En este párrafo tenemos acceso a la decisión del título de la novela, inspirado en la mala suerte que Eichmann supuestamente siente. Este párrafo nos muestra un cierto… ¿sentimiento de culpa?
Progresivamente Magnus va puliendo una efigie que adquiere profundidad y complejidad, alejándose de la impresión boba que se le ha adjudicado al criminal.
Efectivamente, en la nota final de la novela, Magnus explica sus motivaciones para su elaboración, principalmente surgidas del “odio descontrolado que mi padre sentía por Adolf Eichmann”, y también advierte que su intención no era describir un monstruo, ni dejarlo como “el imbécil que popularizó Hannah Arendt, una mujer tan inteligente que para demostrar su desprecio por el villano de su libro no quiso reconocerle ni una pizca de la aptitud humana que ella más valoraba”.
No hay duda: la representación que se hace de Eichmann no es la de un monstruo, tampoco la de un estúpido. Es la de un ser humano con capacidad de introspección, con emociones y hasta opiniones audaces y progresistas.
Recordando a su madre, por ejemplo, reflexiona: “… su propia madre había muerto como consecuencia de los cinco hijos que había parido y Klement nunca logró quitarse la culpa por haber participado de ese homicidio…”.

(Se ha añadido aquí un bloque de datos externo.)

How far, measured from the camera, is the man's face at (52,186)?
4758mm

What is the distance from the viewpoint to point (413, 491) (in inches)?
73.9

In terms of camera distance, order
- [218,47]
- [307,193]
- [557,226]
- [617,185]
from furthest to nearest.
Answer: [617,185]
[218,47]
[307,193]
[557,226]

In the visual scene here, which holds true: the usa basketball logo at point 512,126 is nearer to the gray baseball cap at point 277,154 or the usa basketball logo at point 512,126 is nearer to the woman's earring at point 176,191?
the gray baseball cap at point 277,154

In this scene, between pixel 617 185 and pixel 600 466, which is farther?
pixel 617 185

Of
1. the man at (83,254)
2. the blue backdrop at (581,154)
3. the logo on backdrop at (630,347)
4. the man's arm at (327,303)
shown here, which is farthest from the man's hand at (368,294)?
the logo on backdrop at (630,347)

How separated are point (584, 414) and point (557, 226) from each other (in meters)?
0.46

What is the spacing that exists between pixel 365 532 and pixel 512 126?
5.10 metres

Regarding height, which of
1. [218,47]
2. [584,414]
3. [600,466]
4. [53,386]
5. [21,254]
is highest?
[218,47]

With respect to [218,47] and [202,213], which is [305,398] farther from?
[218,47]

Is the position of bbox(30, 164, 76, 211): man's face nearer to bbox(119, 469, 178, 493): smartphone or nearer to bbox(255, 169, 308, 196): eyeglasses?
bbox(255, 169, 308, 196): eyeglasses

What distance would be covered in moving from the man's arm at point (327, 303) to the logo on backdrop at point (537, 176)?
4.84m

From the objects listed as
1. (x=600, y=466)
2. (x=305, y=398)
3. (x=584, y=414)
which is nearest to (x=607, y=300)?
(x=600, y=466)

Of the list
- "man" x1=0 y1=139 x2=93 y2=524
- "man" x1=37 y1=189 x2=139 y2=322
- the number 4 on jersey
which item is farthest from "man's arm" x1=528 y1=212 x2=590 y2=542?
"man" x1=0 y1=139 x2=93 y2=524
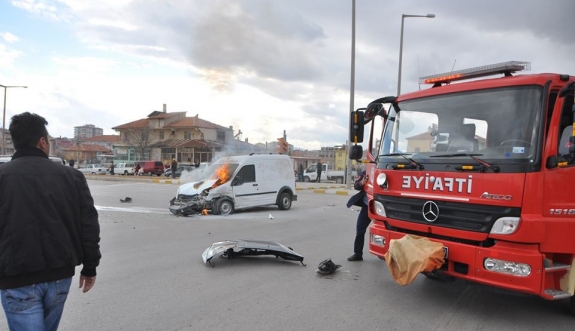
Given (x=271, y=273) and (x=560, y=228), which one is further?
(x=271, y=273)

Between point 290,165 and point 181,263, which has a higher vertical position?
point 290,165

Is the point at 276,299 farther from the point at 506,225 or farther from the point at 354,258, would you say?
the point at 506,225

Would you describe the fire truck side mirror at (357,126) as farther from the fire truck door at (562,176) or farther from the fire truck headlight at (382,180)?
the fire truck door at (562,176)

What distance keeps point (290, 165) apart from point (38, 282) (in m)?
11.9

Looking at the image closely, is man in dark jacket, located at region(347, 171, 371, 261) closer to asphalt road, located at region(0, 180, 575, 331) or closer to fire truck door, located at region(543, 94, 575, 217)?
asphalt road, located at region(0, 180, 575, 331)

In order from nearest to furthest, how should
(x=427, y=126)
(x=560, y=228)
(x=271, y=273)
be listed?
(x=560, y=228) → (x=427, y=126) → (x=271, y=273)

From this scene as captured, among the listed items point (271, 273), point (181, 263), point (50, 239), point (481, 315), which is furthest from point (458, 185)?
point (181, 263)

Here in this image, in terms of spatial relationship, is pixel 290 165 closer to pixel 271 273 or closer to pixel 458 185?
pixel 271 273

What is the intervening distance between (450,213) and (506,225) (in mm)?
566

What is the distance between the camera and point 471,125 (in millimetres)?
4484

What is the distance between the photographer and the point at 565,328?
3.96 metres

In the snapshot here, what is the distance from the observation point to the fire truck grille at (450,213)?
3945mm

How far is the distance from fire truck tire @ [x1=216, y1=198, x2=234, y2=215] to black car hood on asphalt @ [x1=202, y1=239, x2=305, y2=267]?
5841 mm

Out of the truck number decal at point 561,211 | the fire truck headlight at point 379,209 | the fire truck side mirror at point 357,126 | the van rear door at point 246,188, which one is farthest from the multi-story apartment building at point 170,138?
the truck number decal at point 561,211
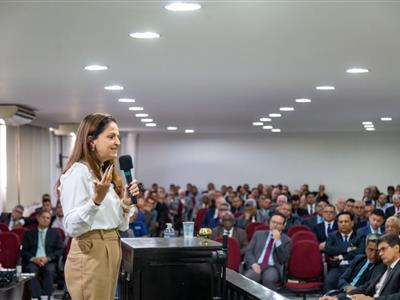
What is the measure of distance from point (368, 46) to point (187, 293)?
318 cm

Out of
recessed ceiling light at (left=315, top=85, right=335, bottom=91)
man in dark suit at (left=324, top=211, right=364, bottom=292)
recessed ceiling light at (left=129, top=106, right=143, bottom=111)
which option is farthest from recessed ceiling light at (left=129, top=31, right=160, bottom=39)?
recessed ceiling light at (left=129, top=106, right=143, bottom=111)

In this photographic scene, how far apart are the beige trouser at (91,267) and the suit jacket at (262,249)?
695cm

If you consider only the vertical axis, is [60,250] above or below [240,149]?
below

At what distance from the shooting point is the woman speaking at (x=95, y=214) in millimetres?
2975

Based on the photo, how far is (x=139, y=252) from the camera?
461 cm

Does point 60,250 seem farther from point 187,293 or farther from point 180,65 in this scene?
point 187,293

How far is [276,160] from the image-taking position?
2503 centimetres

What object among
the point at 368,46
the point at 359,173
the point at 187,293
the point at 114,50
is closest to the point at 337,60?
the point at 368,46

Y, en un improbable atisbo de feminismo (y pese a que en otra escena el mismo Klement abofetea a su esposa), leemos: “… las mujeres, en cualquier lugar del mundo, eran la mejor parte de la humanidad. Francamente creía preferible que ellas tomaran las riendas del planeta, ya que, siendo las que conservaban y protegían la vida, resultaban más confiables que los hombres…”.
Magnus se adentra peligrosamente en la cabeza de Eichmann cuando finalmente es capturado por los agentes, y da curso a una serie de reflexiones vitales, sumamente humanas en su concepción.
Es verdad, la noción de “banalidad” ya se ha erradicado de su representación. Está ausente cuando leemos, en pleno apresamiento, su deseo de dialogar con sus captores: “Le hubiera gustado demostrarles que no tenía nada contra los judíos entonando el Shemá Israel…”.
Y: “Se habría puesto de rodillas para rogarle que se quedara un rato más, que fumaran juntos ese cigarrillo y siguieran conversando…”. El paroxismo llega con la identificación bíblica. Cuando le informan que será llevado a Israel para ser enjuiciado, “Eichmann pensó: yo soy Moisés, he guiado al pueblo judío hacia la Tierra Prometida”.
El desafortunado es una novela arriesgada, polémica, conflictiva. Sin duda una publicación que causará escozor en más de algún sector e, idealmente, debate.
Ahora, mientras repaso “El judío imaginario”, también un libro catalogado como polémico cuando apareció en Francia a principio de los 80, no puedo sino reproducir las anotaciones de Alain Finkielkaut: “La memoria: toma de conciencia retrasada del genocidio. Descubro ahora que esta desgracia que yo creía poder hacer mía, proclamando mi identidad judía, es inapropiable”.
En el segundo capítulo de su extraordinario, doloroso, honesto libro, Finkielkaut escribe: “Se ha roto el resorte dramatúrgico. Soy un actor sin contrato, un trágico en paro. Ni siquiera puedo afirmar ‘Soy judío’ sin sentir inmediatamente la penosa impresión de aprovechar el genocidio para mí y de revestirme con el suplicio de los demás”.